In some cases, we want to execute a different block code when the ```if``` statement is *False*. For that we need to use the ```else``` statement which has the same structure:

In [33]:
a = 10

if a < 4:
    print('Small')
else:
    print('Large')

Large


You can even add multiple sub-cases with ```elif```:

In [34]:
a = 10

if a < 4:
    print('Small')
elif a < 20:
    print('Intermediate')
else:
    print('Large')

Intermediate


## Back to files

So now we want to add an ```if``` statement in our routine, that will check the file format.
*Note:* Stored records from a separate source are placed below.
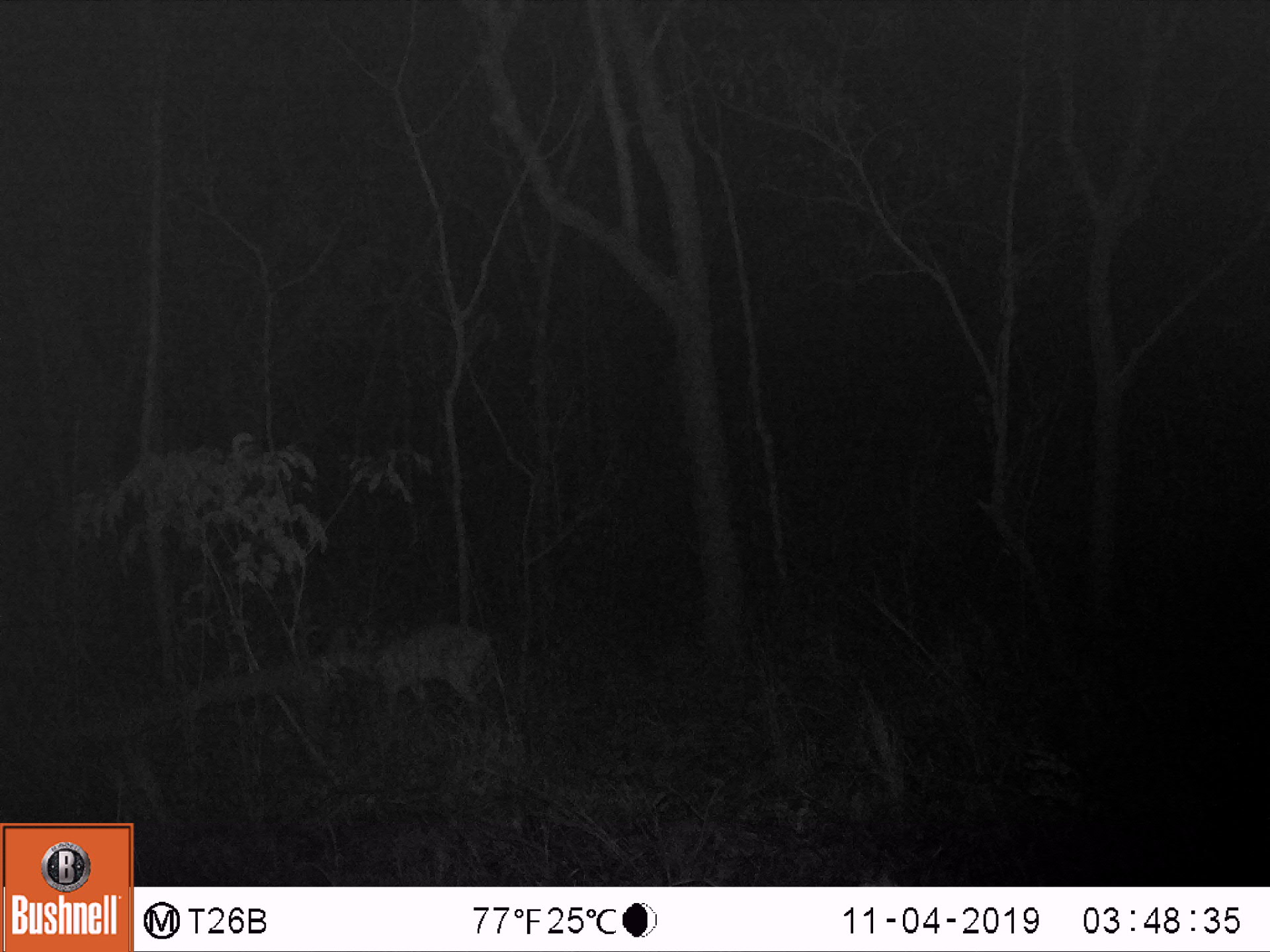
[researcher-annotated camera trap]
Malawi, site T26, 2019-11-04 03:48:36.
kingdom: Animalia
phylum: Chordata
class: Mammalia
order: Artiodactyla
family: Bovidae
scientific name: Antilopinae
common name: small antelope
Small antelope (Antilopinae), count 1.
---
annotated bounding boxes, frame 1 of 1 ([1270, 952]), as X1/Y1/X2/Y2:
small antelope: 303/618/542/731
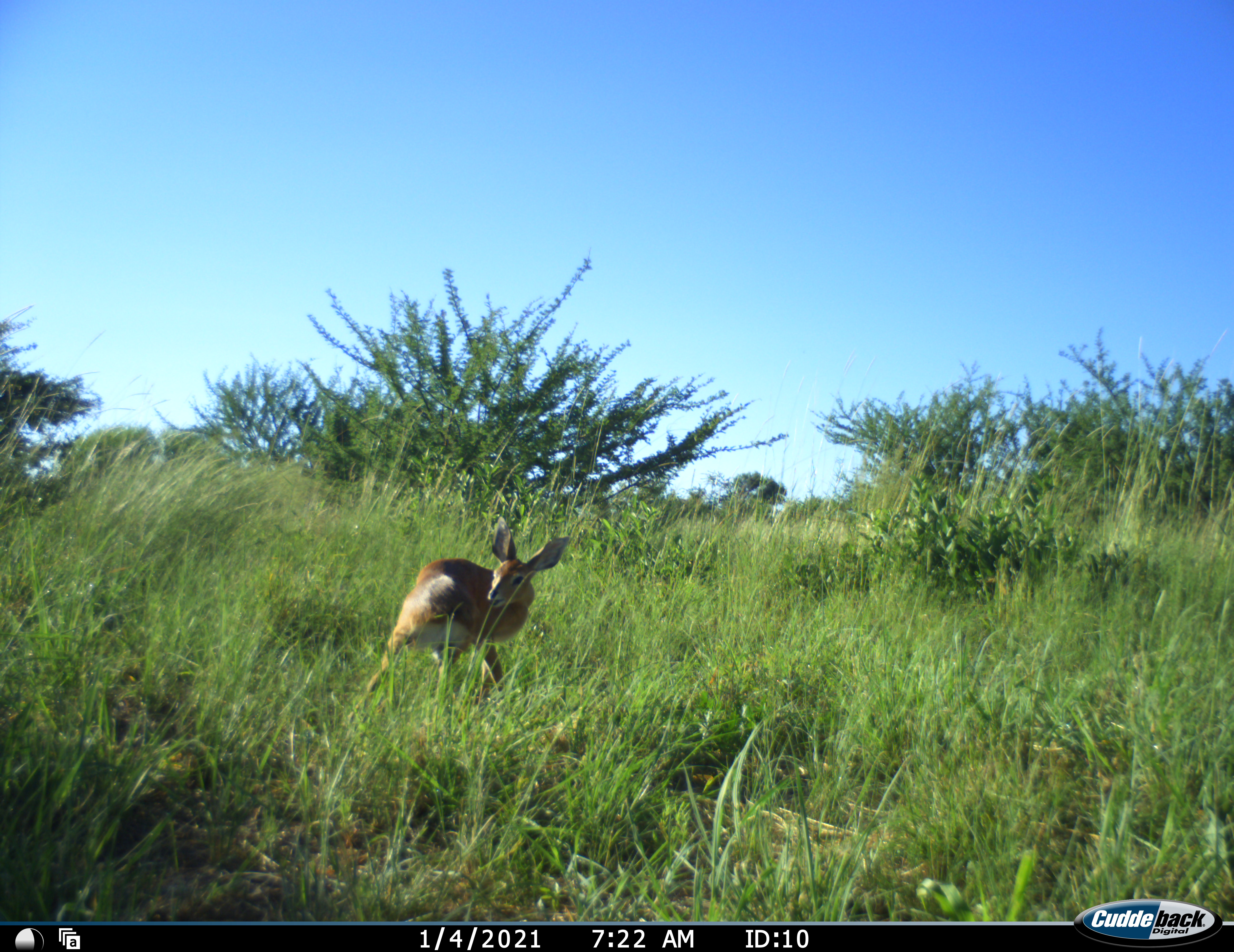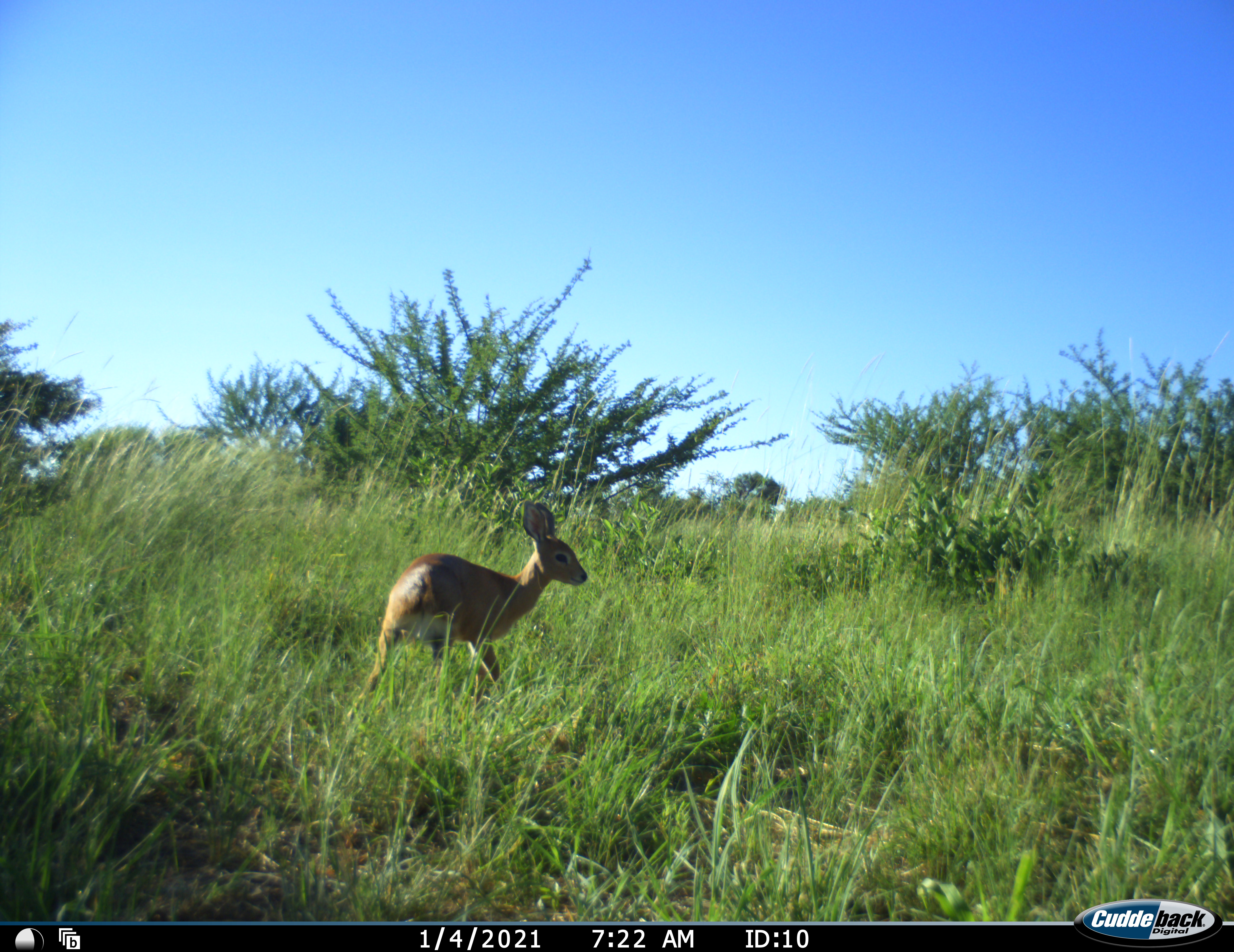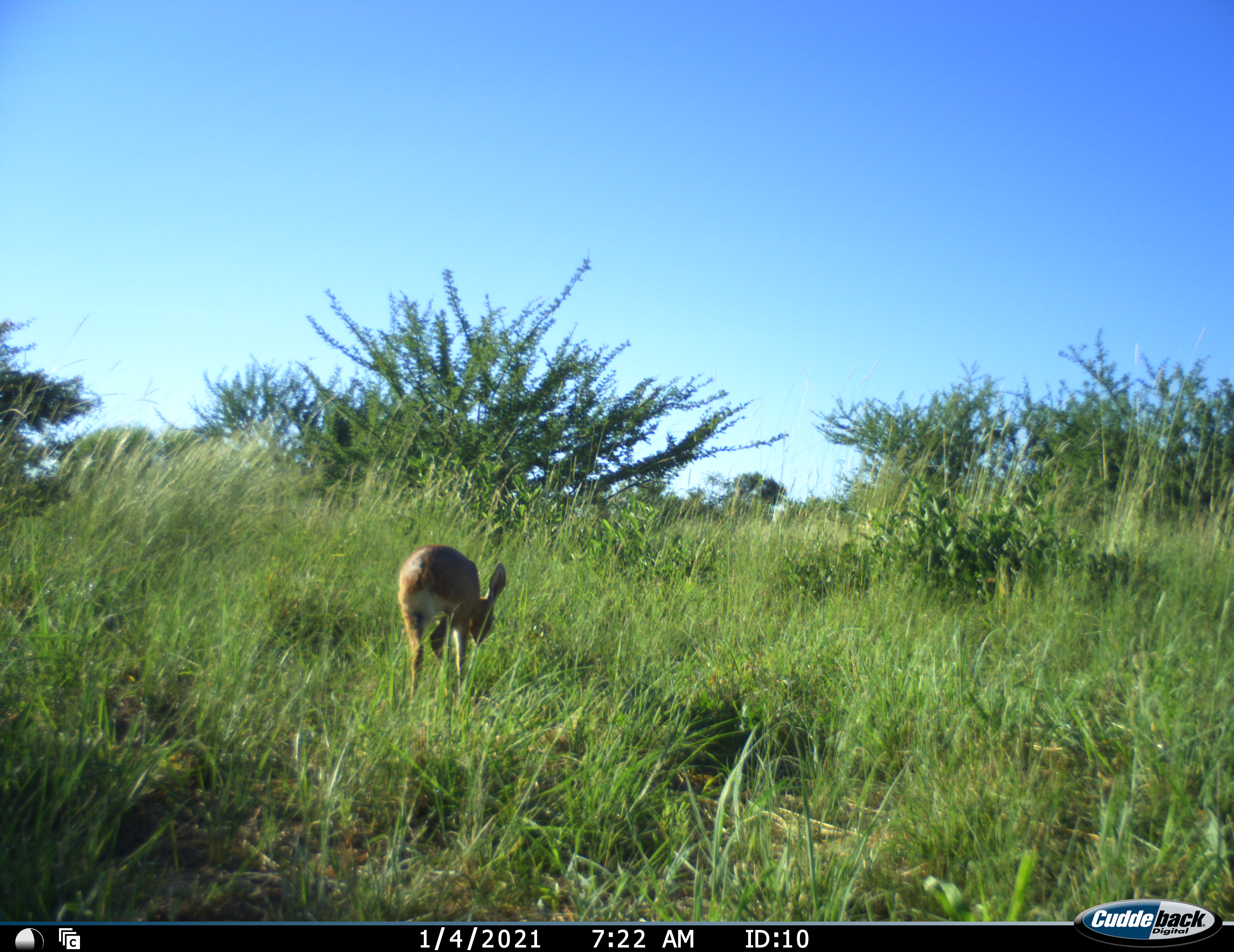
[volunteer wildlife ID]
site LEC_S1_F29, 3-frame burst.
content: unidentified animal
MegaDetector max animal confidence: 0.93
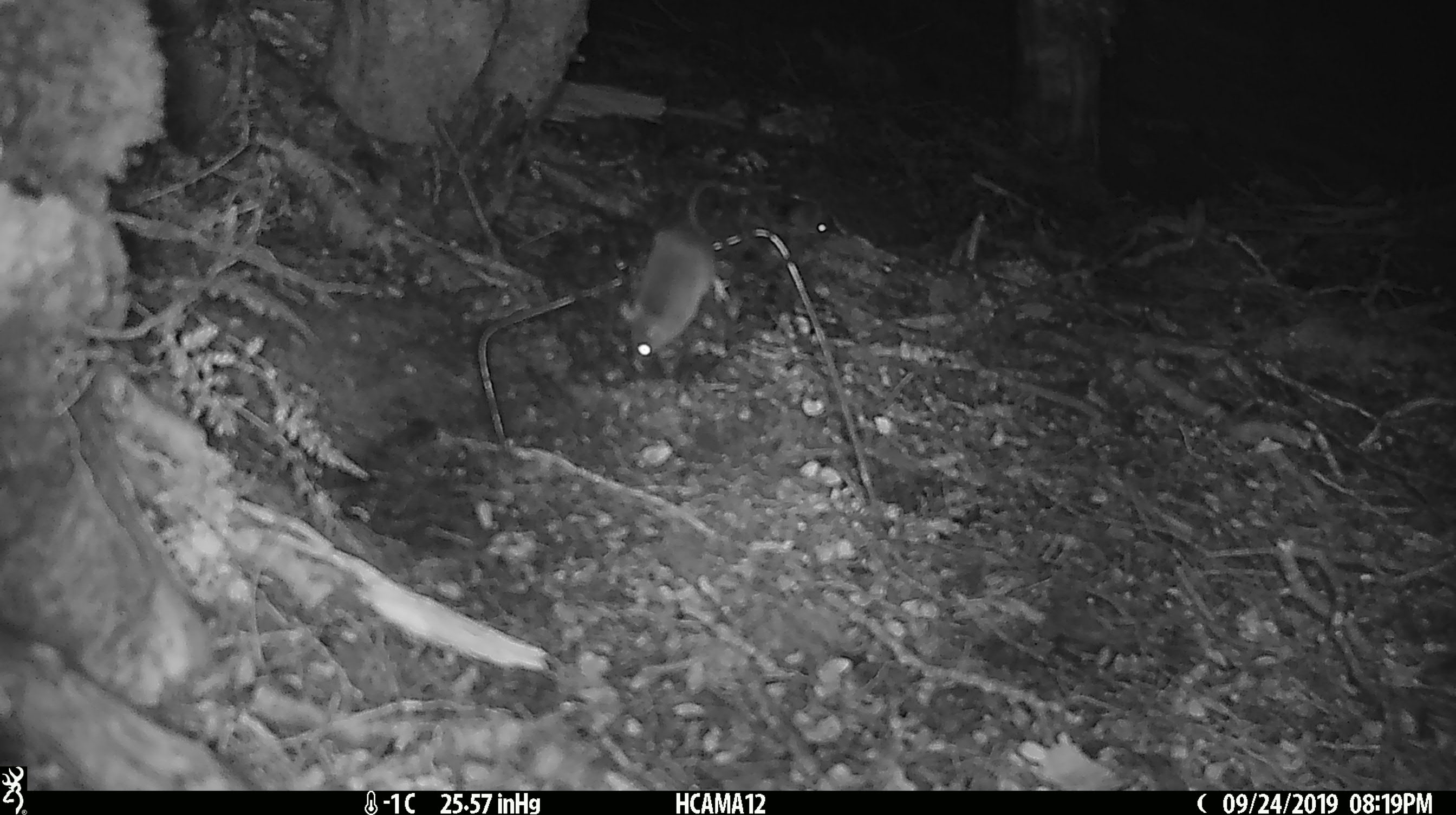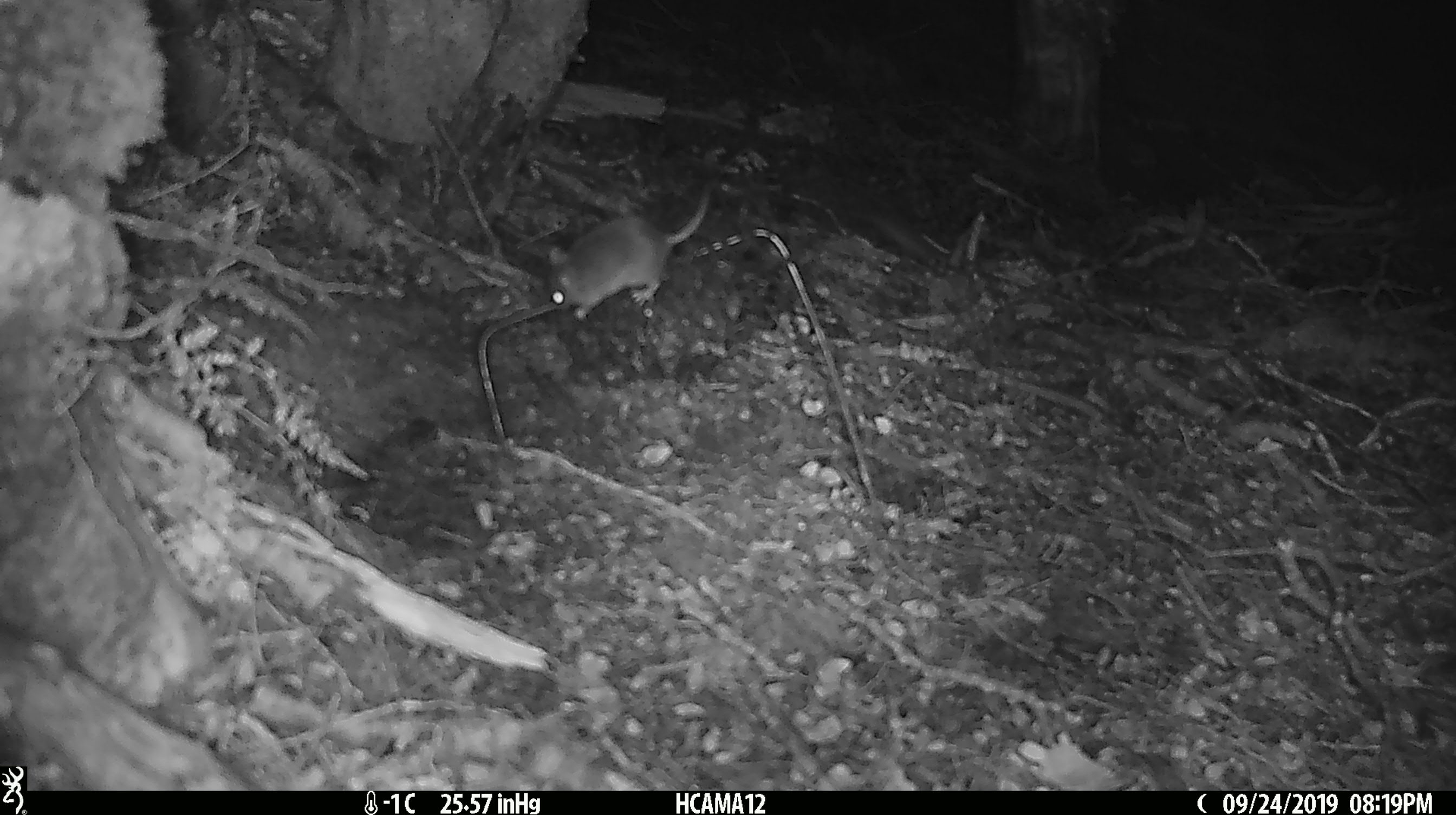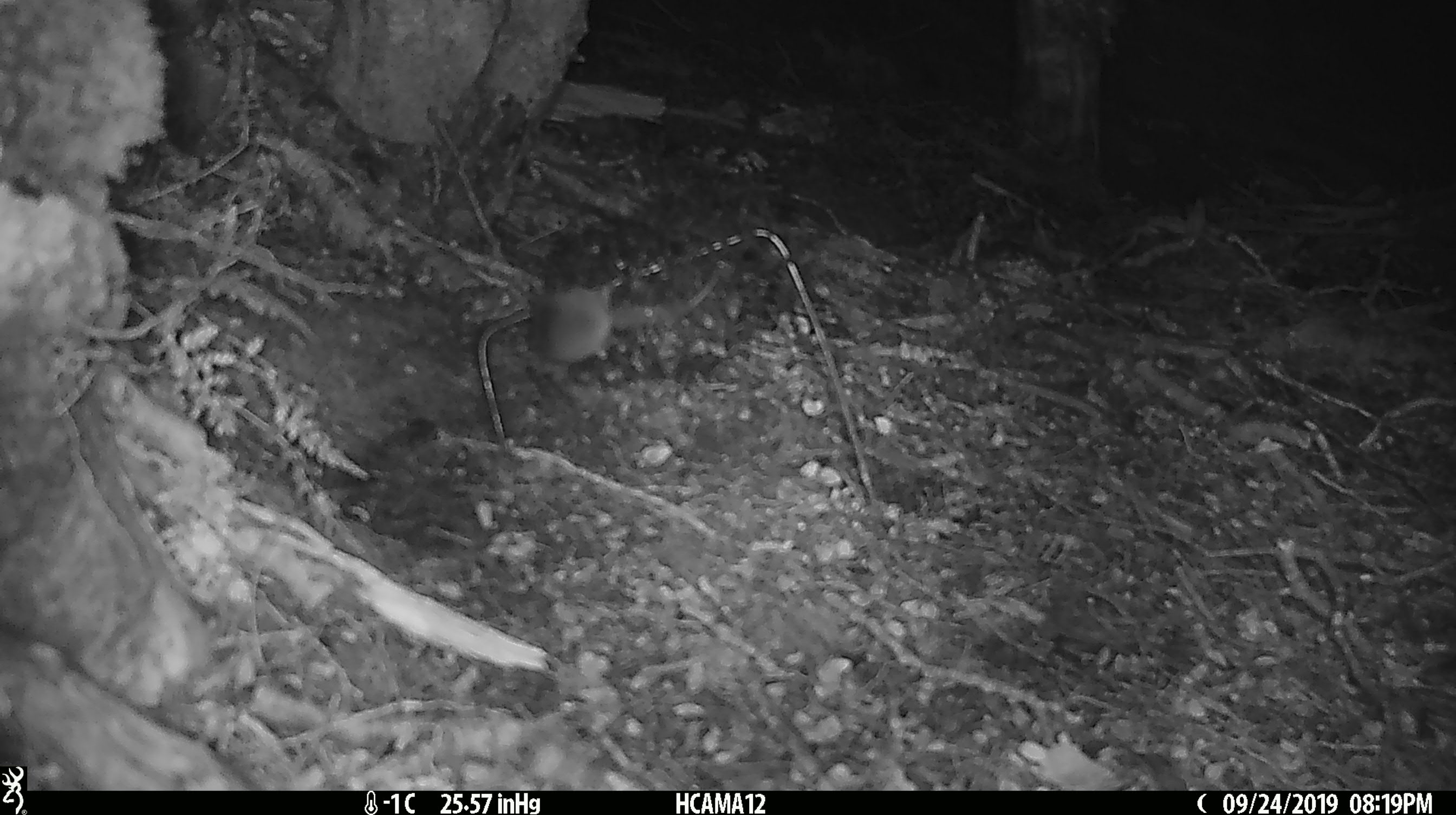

Let's see if we can come up with a check e.g.:

In [35]:
files_in_folder[2]

PosixPath('data/bacteria_growth/bact_glycerol.csv')

In [36]:
files_in_folder[2].suffix == '.csv'

True

In [37]:
files_in_folder[1]

PosixPath('data/bacteria_growth/readme.md')

In [38]:
files_in_folder[1].suffix == '.csv'

False

So we can compare our suffix to the string ```.csv``` and that should work:

In [39]:
for f in files_in_folder:
    
    print(f)
    if f.suffix == '.csv':
        print('Is csv file')
    else:
        print('Is NOT csv file')

data/bacteria_growth/bact_glucoseaa.csv
Is csv file
data/bacteria_growth/readme.md
Is NOT csv file
data/bacteria_growth/bact_glycerol.csv
Is csv file
data/bacteria_growth/bact_glucose.csv
Is csv file
data/bacteria_growth/.ipynb_checkpoints
Is NOT csv file


## Complete routine

So now we can finally go through all files, check the extension and execute the workflow only if the file is csv file: 

In [43]:
keep_value = []

for f in files_in_folder:
    
    if f.suffix == '.csv':
        
        bacteria = pd.read_csv(f)

        out = workflow_fun(bacteria)
        
        keep_value.append(out)

In [44]:
keep_value

[34.79750161626745, 26.606417765323293, 27.94854330019155]

## Exercise

Modify the loop above so that it prints out the extension of the files that is not a csv file. Try also to come up with a solution to know at which index in the file list this file is located.